## TASK DIRECTIONS
Reproduce the records word for word from the line containing "At what distance" through the end of the records, both ends included.

## TASK INPUT

────────────────────

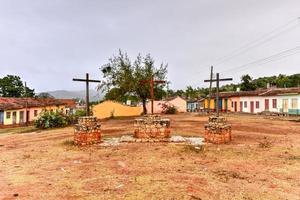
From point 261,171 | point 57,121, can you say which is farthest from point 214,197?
point 57,121

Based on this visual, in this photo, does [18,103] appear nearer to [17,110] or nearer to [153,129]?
[17,110]

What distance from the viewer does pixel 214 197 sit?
21.2 feet

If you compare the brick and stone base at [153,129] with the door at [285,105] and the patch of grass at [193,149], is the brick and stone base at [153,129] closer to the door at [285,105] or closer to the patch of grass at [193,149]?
the patch of grass at [193,149]

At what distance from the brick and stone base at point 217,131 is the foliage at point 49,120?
1766 cm

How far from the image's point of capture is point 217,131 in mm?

────────────────────

## TASK OUTPUT
At what distance from the brick and stone base at point 217,131 is the foliage at point 49,120?
1766 cm

How far from the image's point of capture is point 217,131 in mm?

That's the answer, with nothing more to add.